-------- Passage

On Tue, Feb 20, 2001 at 12:10:53PM -0600, Garrett Goebel wrote:
> o Will experiences from Ruby be assimilated back into Perl?
> o What impact will C# and .NET have on Perl 6? Don't forget
> Larry's required reading recommendation:
> o Where will the foreign function interface be heading?
The task and the art of language design is - I hate to use the word
"holistic", but, well - holistic.
It's like, oh, I don't know, writing music. You can't do it in a vacuum -
everything you hear influences you. Everything feeds in - whether it was what
you thought sucked about your last piece, or what worked about your last
piece, or interesting techniques in something you've just heard, or maybe just
the style and "feeling" of a few composers you've been listening to recently.
Culture matters a *lot*. If I spent a load of time in Canadia, I'd probably
start picking up a few Canadian idioms in my own speech. In that case of
speech, it's hard to avoid them; for language design, they only become
explicit by design. But they're still implicit influences.
So I think it's impossible that interesting things about Ruby, C#, Japanese,
and everything else out there would *not* be *an influence* to some degree.

----------------

Brief 1:
Answer these questions about the message:
(a) Which word does the writer say they hate to use to describe language design?
(b) What activity does the writer compare language design to?
(c) Which three languages does the last sentence name as things that would be an influence?

-------- Records for the task

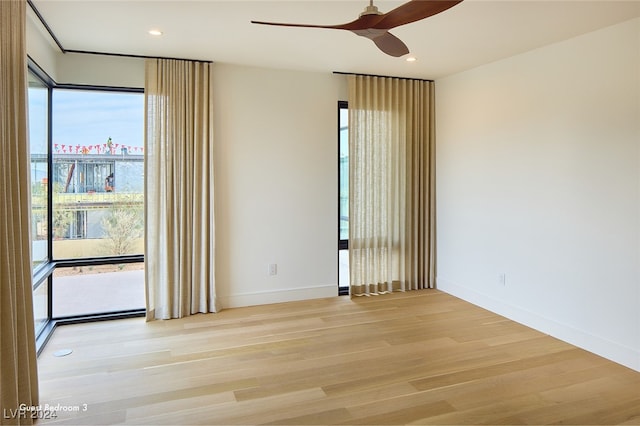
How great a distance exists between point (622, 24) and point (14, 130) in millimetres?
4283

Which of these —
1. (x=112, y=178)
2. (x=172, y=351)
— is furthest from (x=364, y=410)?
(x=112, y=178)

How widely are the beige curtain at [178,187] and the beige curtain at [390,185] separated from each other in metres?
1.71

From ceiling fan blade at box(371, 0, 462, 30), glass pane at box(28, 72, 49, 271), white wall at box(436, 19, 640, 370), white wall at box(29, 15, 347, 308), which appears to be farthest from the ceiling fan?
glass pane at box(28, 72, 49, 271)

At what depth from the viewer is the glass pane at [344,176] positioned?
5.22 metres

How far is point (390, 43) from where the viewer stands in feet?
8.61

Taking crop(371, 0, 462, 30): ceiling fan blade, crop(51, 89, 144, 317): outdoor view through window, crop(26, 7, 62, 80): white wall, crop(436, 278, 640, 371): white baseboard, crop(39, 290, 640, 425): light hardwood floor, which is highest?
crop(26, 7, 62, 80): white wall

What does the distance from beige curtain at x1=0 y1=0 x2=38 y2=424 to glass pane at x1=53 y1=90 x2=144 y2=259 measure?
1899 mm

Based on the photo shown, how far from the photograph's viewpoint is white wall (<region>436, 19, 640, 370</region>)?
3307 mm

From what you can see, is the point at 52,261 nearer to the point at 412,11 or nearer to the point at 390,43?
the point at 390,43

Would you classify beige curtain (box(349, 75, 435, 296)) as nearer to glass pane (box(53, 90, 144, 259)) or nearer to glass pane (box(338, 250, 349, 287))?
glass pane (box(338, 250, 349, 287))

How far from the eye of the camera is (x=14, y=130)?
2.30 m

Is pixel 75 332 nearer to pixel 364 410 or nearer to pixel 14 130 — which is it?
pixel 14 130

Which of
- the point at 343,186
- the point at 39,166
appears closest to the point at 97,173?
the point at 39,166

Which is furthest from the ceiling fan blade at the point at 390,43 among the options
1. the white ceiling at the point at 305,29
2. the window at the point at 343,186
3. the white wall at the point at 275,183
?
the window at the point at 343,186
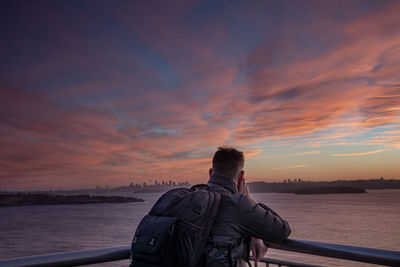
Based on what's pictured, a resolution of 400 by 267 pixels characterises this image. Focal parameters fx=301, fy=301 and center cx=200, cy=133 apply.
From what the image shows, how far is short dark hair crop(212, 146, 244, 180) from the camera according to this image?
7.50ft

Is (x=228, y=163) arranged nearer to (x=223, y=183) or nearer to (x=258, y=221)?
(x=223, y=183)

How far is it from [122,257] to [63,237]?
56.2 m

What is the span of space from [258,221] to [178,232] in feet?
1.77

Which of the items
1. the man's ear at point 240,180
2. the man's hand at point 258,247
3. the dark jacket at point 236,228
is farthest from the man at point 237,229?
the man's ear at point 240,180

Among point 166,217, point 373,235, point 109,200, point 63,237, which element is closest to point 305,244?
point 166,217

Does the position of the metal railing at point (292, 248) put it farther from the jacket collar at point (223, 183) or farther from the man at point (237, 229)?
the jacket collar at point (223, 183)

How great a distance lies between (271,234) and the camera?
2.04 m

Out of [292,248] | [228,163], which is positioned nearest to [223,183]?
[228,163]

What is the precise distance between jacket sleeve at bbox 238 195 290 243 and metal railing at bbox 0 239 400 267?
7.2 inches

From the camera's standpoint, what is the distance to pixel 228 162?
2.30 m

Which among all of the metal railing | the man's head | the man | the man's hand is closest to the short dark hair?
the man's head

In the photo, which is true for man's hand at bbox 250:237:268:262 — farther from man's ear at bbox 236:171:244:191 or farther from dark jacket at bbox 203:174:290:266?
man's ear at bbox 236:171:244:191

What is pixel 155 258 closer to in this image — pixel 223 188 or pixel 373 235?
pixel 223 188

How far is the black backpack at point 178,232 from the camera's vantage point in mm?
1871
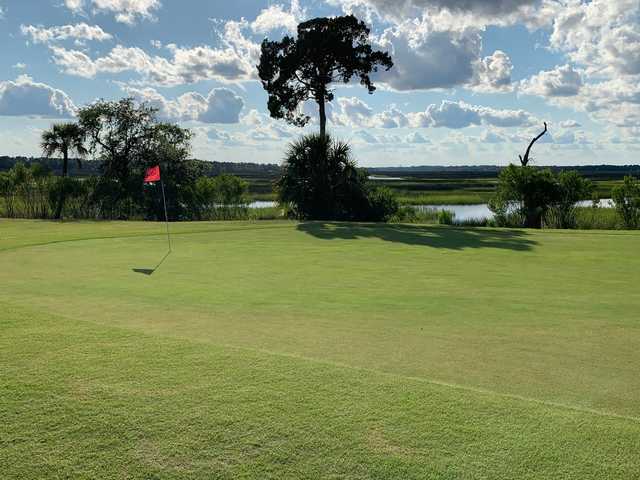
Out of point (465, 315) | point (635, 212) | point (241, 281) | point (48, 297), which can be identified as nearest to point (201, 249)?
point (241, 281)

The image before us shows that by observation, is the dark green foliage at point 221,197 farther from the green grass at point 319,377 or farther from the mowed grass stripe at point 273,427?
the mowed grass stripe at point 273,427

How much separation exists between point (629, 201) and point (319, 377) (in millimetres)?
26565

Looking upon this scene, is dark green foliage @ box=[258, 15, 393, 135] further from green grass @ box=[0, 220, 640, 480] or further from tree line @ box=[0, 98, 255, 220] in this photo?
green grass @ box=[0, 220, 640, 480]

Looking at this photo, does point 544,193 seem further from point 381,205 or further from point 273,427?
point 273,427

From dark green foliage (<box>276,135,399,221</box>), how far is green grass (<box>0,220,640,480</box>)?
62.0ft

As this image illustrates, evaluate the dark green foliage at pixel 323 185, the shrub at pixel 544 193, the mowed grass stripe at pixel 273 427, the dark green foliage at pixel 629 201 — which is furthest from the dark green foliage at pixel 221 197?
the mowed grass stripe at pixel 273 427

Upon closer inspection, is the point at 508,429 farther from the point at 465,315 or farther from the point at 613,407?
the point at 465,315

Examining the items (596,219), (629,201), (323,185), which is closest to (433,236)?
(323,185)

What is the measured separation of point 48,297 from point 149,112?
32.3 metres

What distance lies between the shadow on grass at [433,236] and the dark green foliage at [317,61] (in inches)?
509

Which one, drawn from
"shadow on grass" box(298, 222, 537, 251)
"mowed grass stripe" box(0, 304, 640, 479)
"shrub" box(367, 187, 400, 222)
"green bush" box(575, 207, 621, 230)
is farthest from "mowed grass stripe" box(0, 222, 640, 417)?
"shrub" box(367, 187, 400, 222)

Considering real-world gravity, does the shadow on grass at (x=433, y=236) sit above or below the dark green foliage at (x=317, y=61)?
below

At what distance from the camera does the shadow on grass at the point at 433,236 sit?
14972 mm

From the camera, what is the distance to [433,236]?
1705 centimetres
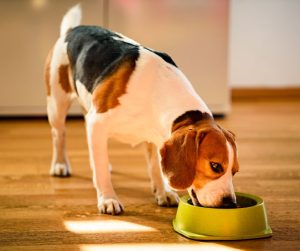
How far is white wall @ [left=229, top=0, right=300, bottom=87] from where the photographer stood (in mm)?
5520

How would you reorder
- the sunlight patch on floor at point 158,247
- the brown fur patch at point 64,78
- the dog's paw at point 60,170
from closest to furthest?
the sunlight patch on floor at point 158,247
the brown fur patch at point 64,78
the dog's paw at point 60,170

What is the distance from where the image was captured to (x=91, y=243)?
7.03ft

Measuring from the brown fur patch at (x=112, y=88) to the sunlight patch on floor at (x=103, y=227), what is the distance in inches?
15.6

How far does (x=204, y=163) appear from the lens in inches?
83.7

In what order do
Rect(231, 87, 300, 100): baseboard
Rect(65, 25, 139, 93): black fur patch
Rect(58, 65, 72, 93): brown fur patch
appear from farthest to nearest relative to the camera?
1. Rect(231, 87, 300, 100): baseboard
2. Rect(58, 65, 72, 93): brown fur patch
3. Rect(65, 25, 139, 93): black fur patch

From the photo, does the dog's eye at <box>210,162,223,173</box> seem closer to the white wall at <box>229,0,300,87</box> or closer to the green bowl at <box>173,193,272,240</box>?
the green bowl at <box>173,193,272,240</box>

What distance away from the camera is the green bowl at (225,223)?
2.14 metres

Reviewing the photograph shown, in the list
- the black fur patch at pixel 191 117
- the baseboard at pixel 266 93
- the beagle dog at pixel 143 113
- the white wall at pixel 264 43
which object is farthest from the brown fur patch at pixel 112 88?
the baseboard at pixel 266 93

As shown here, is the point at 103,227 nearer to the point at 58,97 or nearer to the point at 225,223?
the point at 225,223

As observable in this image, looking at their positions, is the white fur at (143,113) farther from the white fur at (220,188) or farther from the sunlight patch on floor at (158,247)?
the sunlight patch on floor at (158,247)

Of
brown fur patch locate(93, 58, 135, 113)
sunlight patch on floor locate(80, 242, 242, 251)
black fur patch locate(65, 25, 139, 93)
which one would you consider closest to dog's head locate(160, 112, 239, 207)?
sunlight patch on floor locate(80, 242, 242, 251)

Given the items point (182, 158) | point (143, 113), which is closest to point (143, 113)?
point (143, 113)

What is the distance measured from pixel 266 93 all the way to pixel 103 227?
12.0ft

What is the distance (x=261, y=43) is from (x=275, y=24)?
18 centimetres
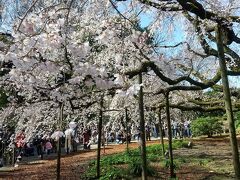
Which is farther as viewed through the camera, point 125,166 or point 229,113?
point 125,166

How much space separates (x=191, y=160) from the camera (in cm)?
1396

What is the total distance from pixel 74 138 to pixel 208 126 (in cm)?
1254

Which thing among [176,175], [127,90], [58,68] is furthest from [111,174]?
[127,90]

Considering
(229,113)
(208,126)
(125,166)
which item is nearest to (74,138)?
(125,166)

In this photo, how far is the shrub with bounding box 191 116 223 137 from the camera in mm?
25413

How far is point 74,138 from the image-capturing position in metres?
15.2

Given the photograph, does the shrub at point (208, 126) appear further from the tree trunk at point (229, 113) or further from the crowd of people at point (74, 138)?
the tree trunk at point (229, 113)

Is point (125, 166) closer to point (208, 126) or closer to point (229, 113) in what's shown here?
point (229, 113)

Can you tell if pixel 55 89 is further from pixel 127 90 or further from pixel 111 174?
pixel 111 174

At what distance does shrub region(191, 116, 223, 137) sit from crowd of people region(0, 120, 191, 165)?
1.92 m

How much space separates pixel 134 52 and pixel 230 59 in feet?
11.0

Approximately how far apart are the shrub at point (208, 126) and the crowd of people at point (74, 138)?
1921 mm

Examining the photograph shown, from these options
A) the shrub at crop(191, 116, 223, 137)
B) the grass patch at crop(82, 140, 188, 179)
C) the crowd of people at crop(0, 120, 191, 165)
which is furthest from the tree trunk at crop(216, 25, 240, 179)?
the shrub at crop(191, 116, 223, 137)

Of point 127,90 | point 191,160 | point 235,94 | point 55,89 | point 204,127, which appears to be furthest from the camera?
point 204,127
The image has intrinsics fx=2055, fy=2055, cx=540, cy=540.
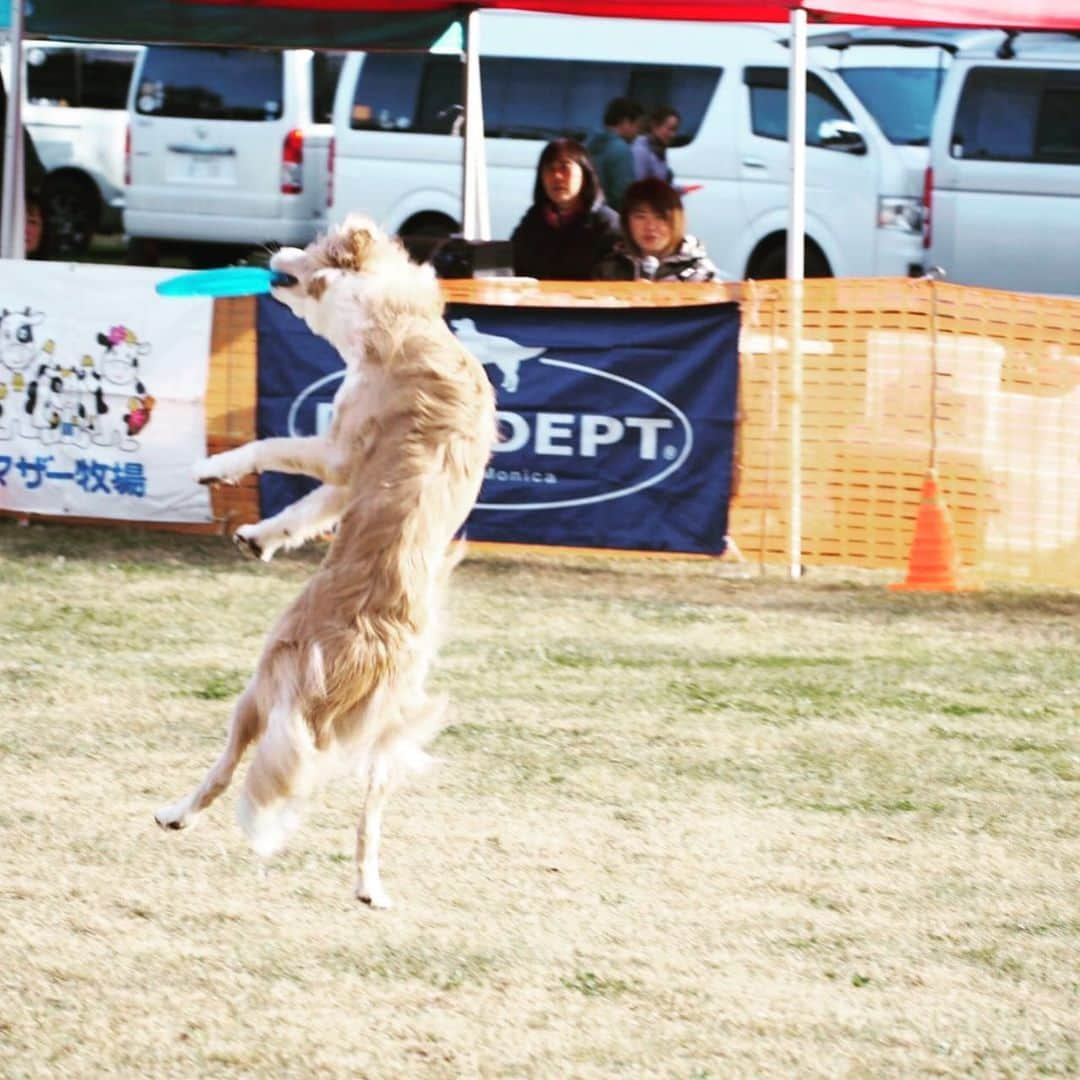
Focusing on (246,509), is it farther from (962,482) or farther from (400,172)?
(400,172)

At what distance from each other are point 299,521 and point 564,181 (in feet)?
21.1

----------------

Brief 2:
Extract the stretch of entries from the line that contains "Is point (125, 166)" through the end of the entries, with both ends included. Leave the pictures out.

Output 1:
(a) "Holistic"
(b) Writing music
(c) Ruby, C#, and Japanese

Output 2:
Is point (125, 166) closer to point (208, 126) or closer to point (229, 113) in what's shown here?
point (229, 113)

Can you tell if pixel 55 89 is further from pixel 127 90 or further from pixel 111 174?
pixel 111 174

At what distance does shrub region(191, 116, 223, 137) sit from crowd of people region(0, 120, 191, 165)?
1.92 m

How much space separates pixel 134 52 and pixel 230 59 in feet?
11.0

Approximately how far apart are the shrub at point (208, 126) and the crowd of people at point (74, 138)?
1921 mm

Examining the photograph shown, from these options
A) the shrub at crop(191, 116, 223, 137)
B) the grass patch at crop(82, 140, 188, 179)
C) the crowd of people at crop(0, 120, 191, 165)
which is furthest from the tree trunk at crop(216, 25, 240, 179)?
the shrub at crop(191, 116, 223, 137)

Of point 127,90 | point 191,160 | point 235,94 | point 55,89 | point 204,127, which appears to be furthest from the camera?
point 204,127
The image has intrinsics fx=2055, fy=2055, cx=540, cy=540.
Focusing on (246,509), is it farther from (962,482) or farther from (400,172)?
(400,172)

At what distance from each other are point 299,521 and point 564,181 (in feet)?
21.1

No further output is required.